The company is conducting an auction process for a private investment in public equity (PIPE) with firms including Cerberus Capital Management and Platinum Equity, the WSJ reported, citing people familiar with the matter.

Bids for the auction are due next week, the paper said, adding that such an investment is just one of the options Avon is looking at.

It is unclear what the size of the stake would be or if the deal would go through, the WSJ said.

Avon, valued at nearly $2 billion as of Wednesday's close, declined to comment. Platinum Equity and Cerberus also declined to comment.

Avon's shares were down for most of Thursday before being halted for market volatility. They resumed trading after the WSJ report was published and spiked as much as 12.6 percent. The stock has since reversed course to trade down 4 percent at $4.34.

The company has been struggling to reverse a decline in sales for nearly four years, as it loses representatives – the so-called "Avon Ladies" – in the United States and as it grapples with weak demand in Brazil.

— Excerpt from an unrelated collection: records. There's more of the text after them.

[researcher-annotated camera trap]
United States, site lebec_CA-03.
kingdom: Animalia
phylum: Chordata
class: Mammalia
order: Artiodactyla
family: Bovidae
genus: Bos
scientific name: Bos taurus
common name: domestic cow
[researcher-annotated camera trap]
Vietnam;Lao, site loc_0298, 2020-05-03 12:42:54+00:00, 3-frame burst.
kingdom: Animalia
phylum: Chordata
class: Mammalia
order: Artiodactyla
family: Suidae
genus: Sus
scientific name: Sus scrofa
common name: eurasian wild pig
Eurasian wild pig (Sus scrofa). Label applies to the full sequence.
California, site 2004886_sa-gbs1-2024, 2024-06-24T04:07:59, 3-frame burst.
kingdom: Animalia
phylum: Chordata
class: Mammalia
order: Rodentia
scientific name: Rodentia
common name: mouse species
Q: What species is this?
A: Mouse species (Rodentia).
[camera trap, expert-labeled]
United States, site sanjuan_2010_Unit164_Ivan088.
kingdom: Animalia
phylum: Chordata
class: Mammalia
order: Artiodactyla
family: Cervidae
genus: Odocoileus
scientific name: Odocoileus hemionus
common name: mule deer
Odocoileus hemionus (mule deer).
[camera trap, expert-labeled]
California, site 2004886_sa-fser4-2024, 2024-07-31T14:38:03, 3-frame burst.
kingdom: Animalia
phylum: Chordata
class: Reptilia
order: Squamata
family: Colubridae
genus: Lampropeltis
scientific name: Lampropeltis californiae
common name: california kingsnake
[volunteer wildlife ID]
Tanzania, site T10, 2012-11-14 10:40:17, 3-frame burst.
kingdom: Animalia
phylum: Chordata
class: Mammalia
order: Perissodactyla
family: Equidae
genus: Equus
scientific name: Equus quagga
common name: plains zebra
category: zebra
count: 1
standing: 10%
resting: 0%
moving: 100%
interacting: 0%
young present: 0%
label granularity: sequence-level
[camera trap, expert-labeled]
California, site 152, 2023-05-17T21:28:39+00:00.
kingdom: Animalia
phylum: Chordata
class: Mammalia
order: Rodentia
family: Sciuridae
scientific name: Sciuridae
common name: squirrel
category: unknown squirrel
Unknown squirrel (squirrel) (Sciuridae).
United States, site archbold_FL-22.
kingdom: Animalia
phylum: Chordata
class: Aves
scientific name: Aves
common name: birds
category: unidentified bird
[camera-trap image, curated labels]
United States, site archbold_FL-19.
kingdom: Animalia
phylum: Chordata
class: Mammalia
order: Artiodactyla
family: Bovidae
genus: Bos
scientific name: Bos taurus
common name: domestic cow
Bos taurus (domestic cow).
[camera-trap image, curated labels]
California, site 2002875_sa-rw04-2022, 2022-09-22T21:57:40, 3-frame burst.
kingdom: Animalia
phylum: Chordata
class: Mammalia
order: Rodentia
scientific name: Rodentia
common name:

The report comes about four months after Avon was the target of a bogus takeover bid made by a firm calling itself PTG Capital Partners.

The firm, incorporated in a remote archipelago in the Indian Ocean, offered on May 14 to buy Avon for $18.75 per share, nearly three times the company's value at that time.

The U.S. Securities and Exchange Commission has since charged a Bulgarian man with being an architect behind the hoax.